At the time, all three leaders had survived multiple assassination
attempts, hatched by extremists who have found havens in a no man's land
between the countries.
Ms. Bhutto was killed hours after meeting Mr. Karzai, who eulogized her
as a woman whose views against terrorism were "so strong that no doubt
those who are against peace and stability in this part of the world were
afraid of her."
Other Afghans were less generous in their assessments. "I feel happy,"
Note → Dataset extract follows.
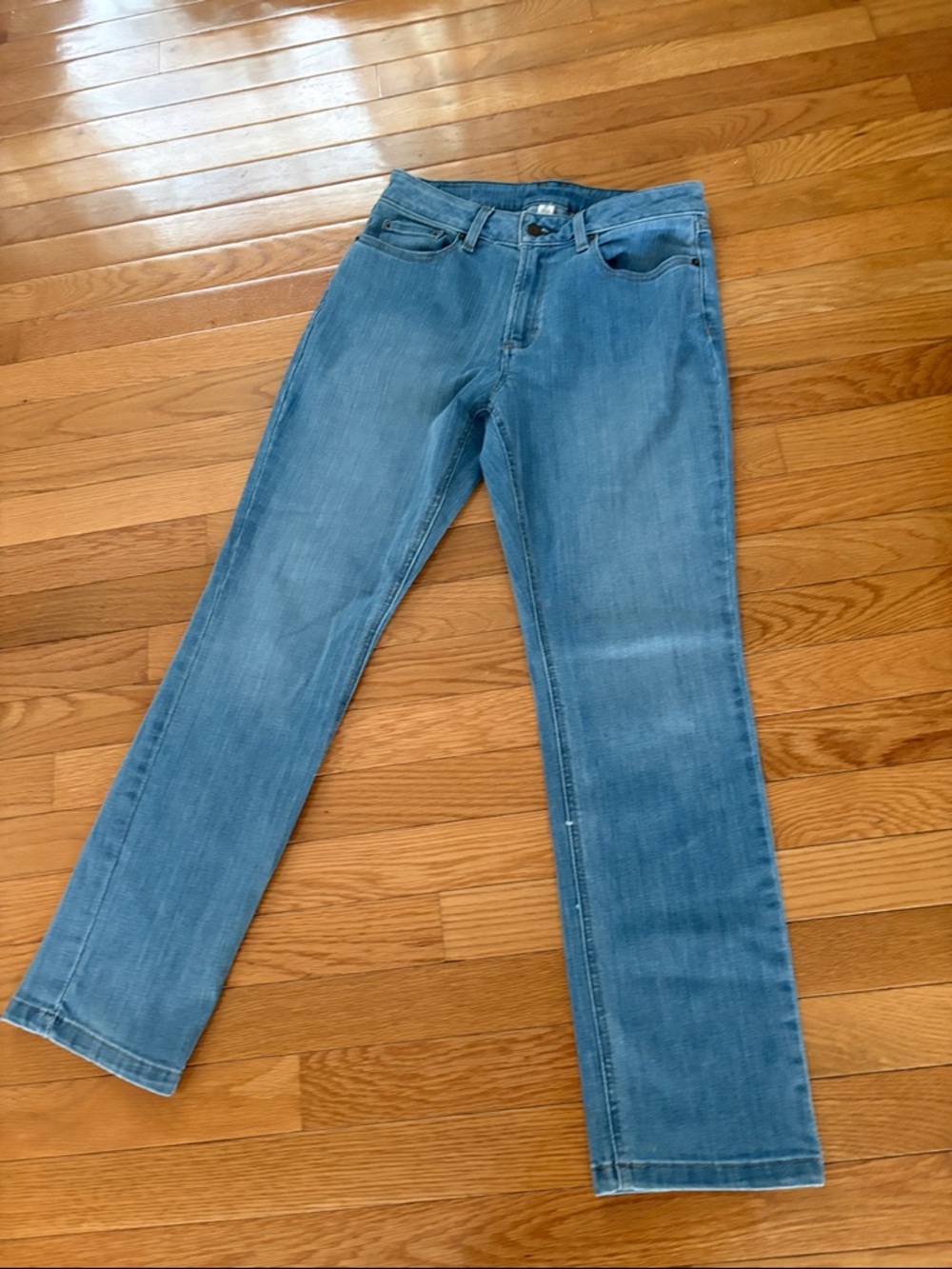 L.L. Bean Women's Light Blue Straight-Leg Jeans - Picture 6 of 8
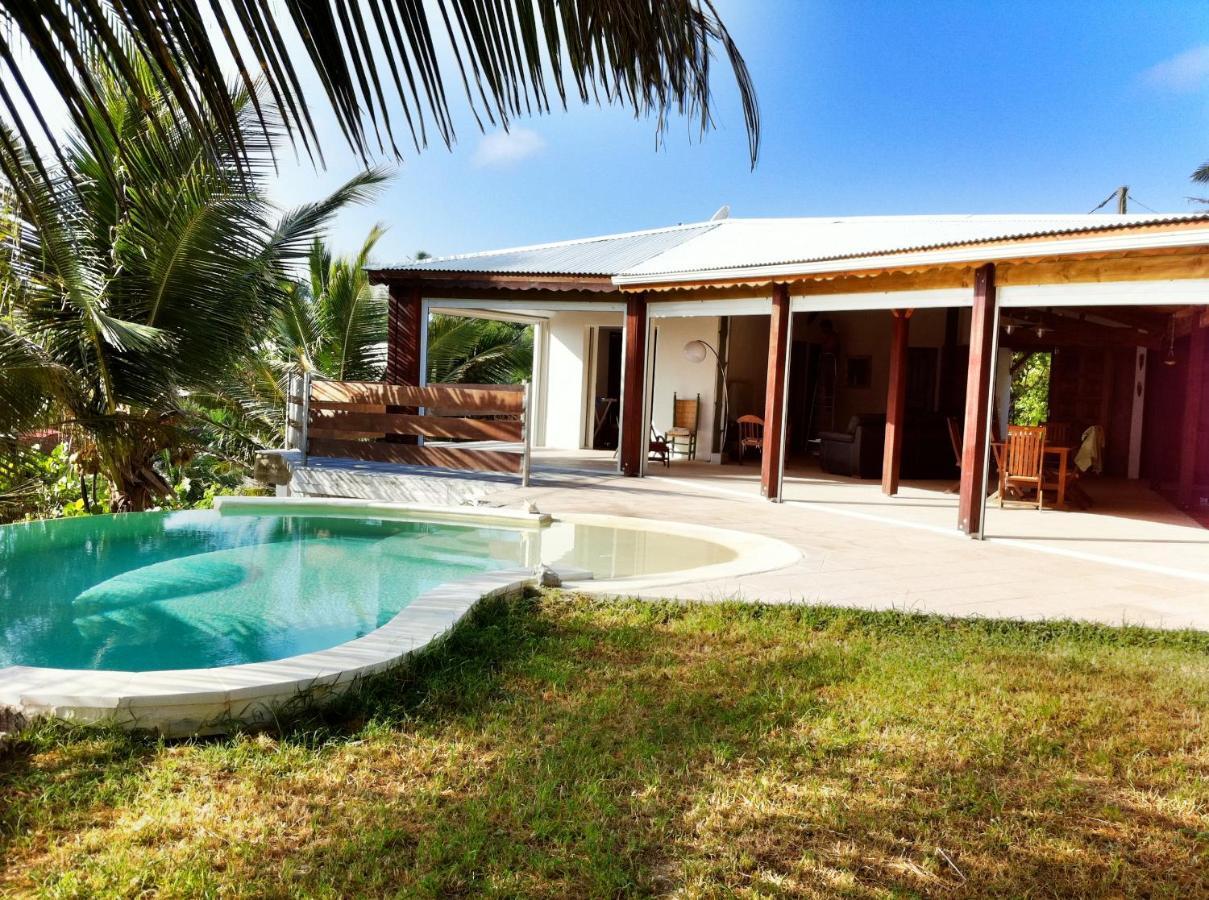 Wild Paradise: Villa Vue Mer Piscine A Debordement Le Moule Exterior photo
said Nasrollah Khan, a 40-year-old teacher from Kandahar. "She was not a
religious woman."
He pointed out that Ms. Bhutto had a role in encouraging the Taliban
movement while leading the Pakistani government in the early 1990s.
"This fighting in Afghanistan, this was the work of Benazir Bhutto,
another prime minister, and the ISI," Mr. Khan said. "So when I heard
the news I said, 'Oh good:' They wanted to make fire in Afghanistan, now
the fire has reached Pakistan."
Asked who could put out the fire, he said he doubted that anyone in the
region could.
He suggested that "the world" would have to intervene. A United States
and NATO led coalition has already committed 40,000 troops to
Afghanistan.
Other Kandaharis suggested that in crisis there is opportunity. Sabir
Ali, 29, said that Pakistan is now going to have to focus all its
energies inward and become so preoccupied with internal politics it
won't have time to meddle in Afghanistan's affairs.
"Pakistan will face fighting in their political groups, so they will
forget Afghanistan," Mr. Ali said. "They will stop giving money to
Taliban. This is a good chance for Afghanistan."